職員一人ひとりが「じぶんを生きる」ために
ーチームデザイン部の実践ー

2025年5月に新設された、部員2名のチームデザイン部。
職員同士が「人と人」として関わり合い、誰もが「自分らしく」働ける職場・チームづくりを目指しています。その実現のため、職員の合宿やワークショップ、研修などの企画・運営を行っています。
グループ内でも少しユニークな存在とも言えるこの部署は、なぜ立ち上げられたのでしょうか。どのような仕事をし、何を大切にしているのか。
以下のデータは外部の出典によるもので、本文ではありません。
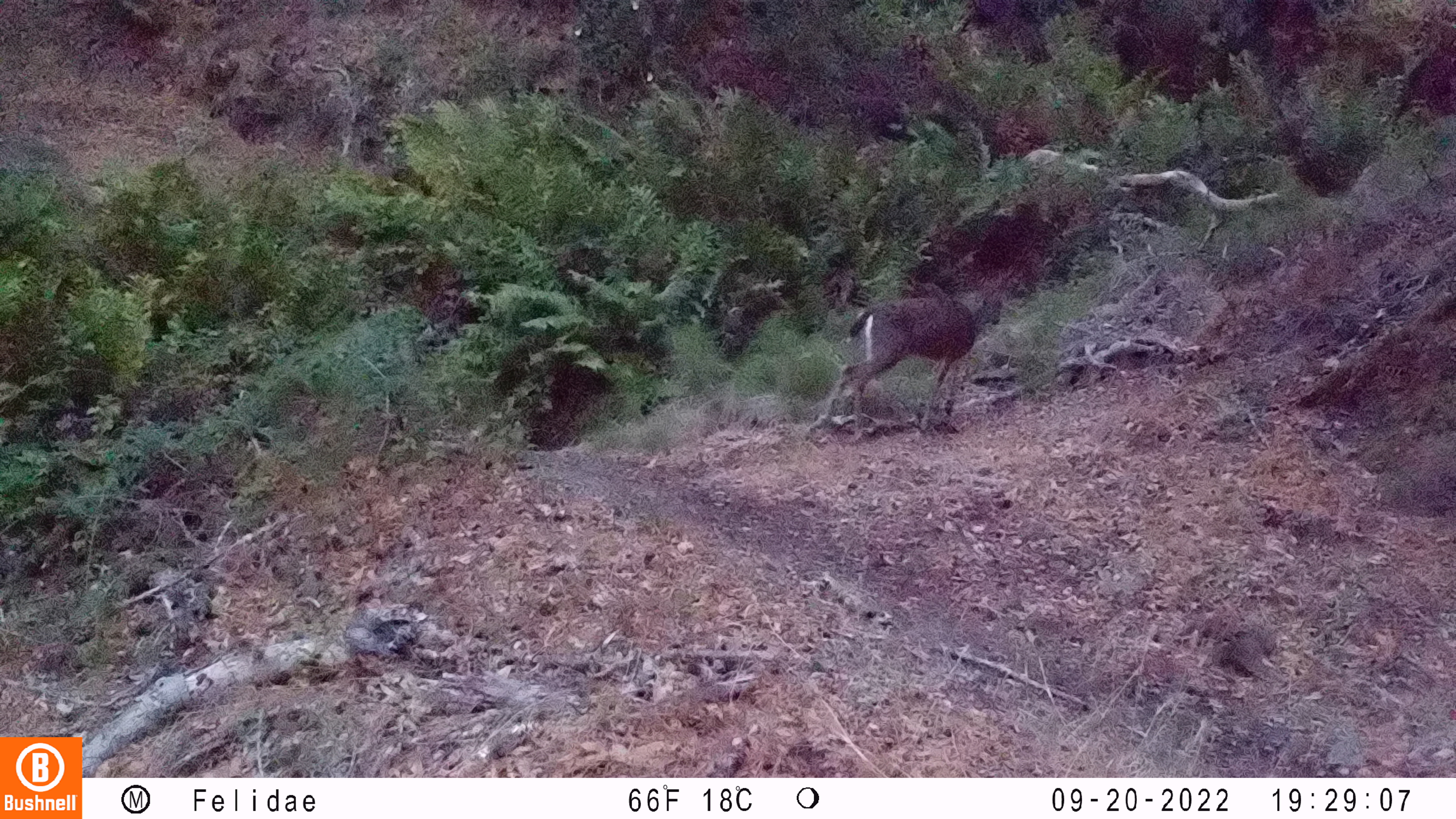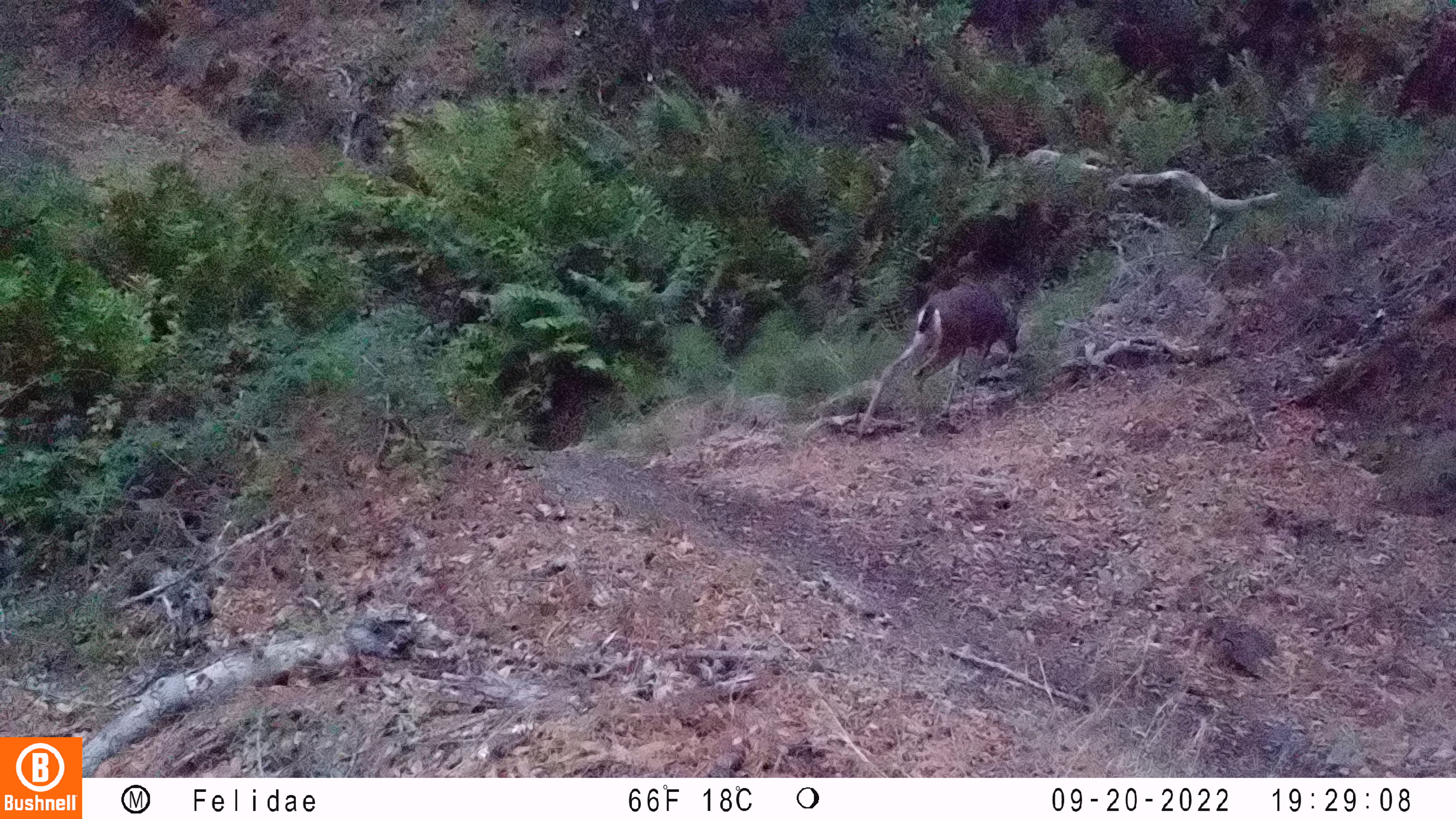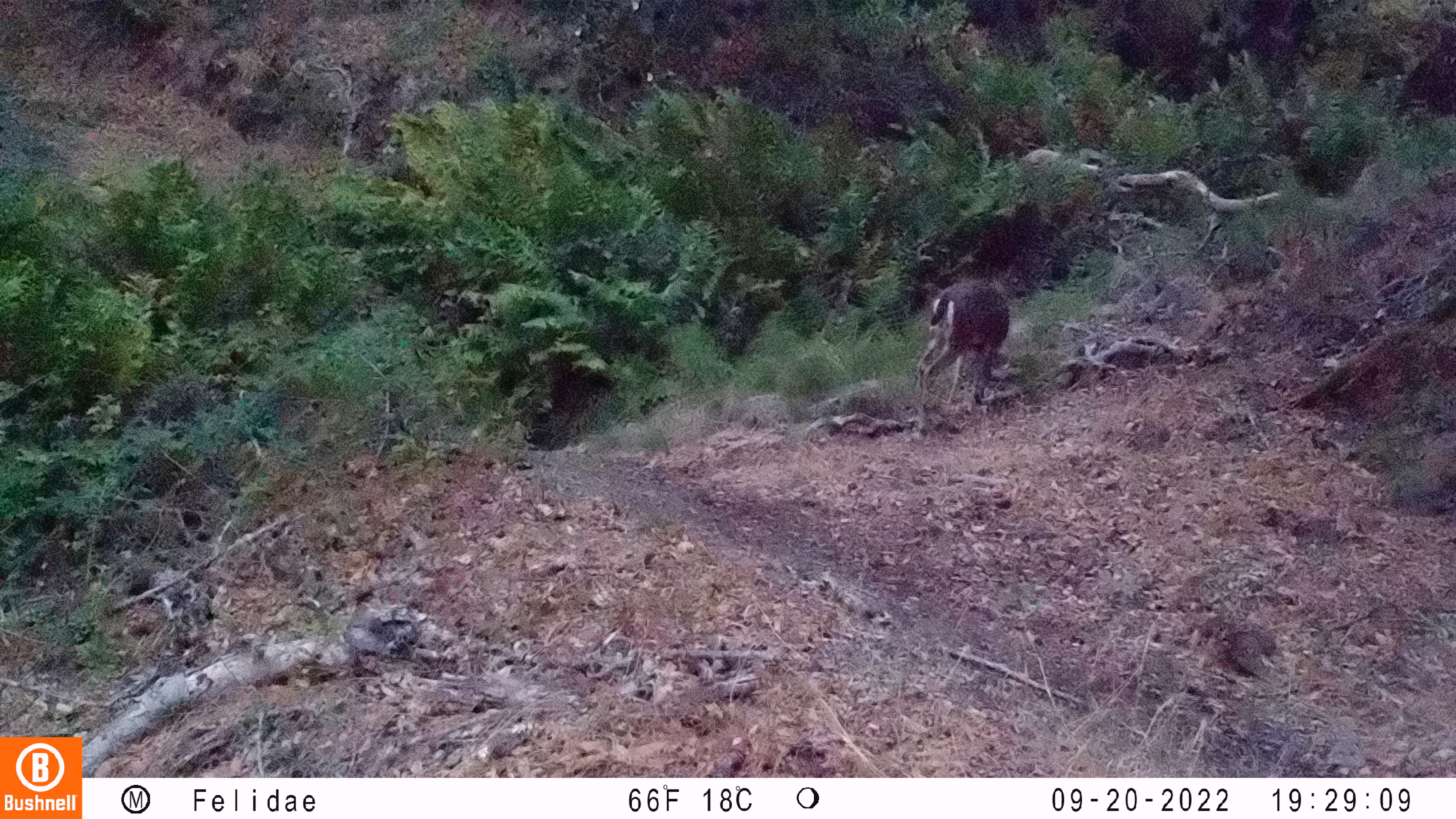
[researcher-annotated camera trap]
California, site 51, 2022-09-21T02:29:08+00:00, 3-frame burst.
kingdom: Animalia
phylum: Chordata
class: Mammalia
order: Artiodactyla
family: Cervidae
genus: Odocoileus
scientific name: Odocoileus hemionus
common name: mule deer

部員の大沼 恭平(おおぬま・きょうへい)さん、黒澤 紗季(くろさわ・さき)さんに聞きました。
次の二人にインタビュー
大沼 恭平(チームデザイン部課長/合宿コーディネーター・ファシリテーター)

黒澤 紗季(合宿コーディネーター)

グループ理念刷新を機に、「職員の自分らしさ」を支えるアプローチを見つめ直した
チームデザイン部を立ち上げた背景には、どのような想いがありましたか。
大沼:大きく言うと「職員が自分らしく働ける環境をどうつくるか」を、「制度」と「関係性」の両面から考える必要がある、と感じたことがきっかけです。
これを意識するようになったのは、2023年にグループのミッションが刷新されたタイミングでした。
旧理念「絶対に見捨てない。」は患者さん・利用者さんに向けた想いが強いものでしたが、新しいグループミッション「じぶんを生きる を みんなのものに」は、職員へのメッセージが含まれていると受け取ったんです。
「職員の自分らしさ」を支えるために、何が必要なのか。その視点を持つようになりました。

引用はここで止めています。